━━ DATA SUPPLIED ━━

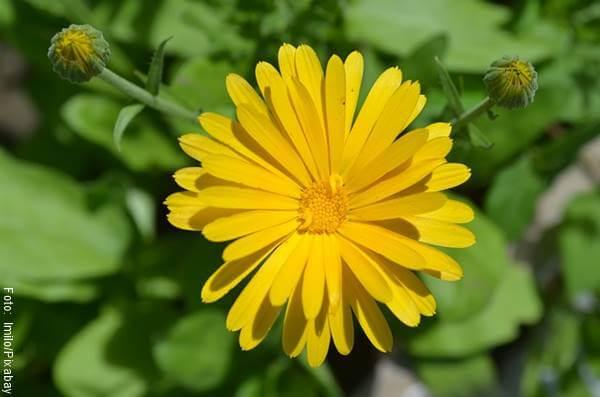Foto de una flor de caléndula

━━━
━━ DATA SUPPLIED ━━

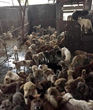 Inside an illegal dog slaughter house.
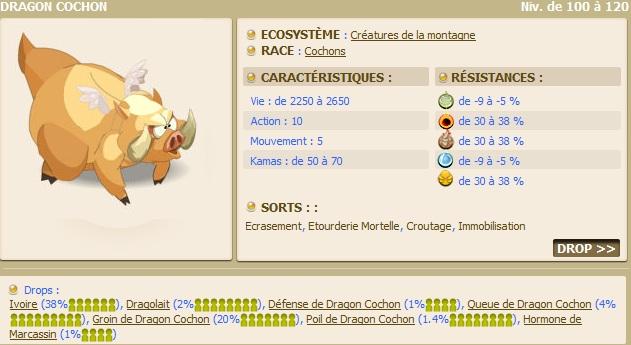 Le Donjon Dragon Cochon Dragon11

━━━

TASK INSTRUCTIONS: All that should be printed is the run of lines above from the one with "Inside an illegal dog slaughter house." through the one with "Le Donjon Dragon Cochon Dragon11", both included, exactly as given, with pictures left out.

YOUR SOLUTION:
 Inside an illegal dog slaughter house.
 Le Donjon Dragon Cochon Dragon11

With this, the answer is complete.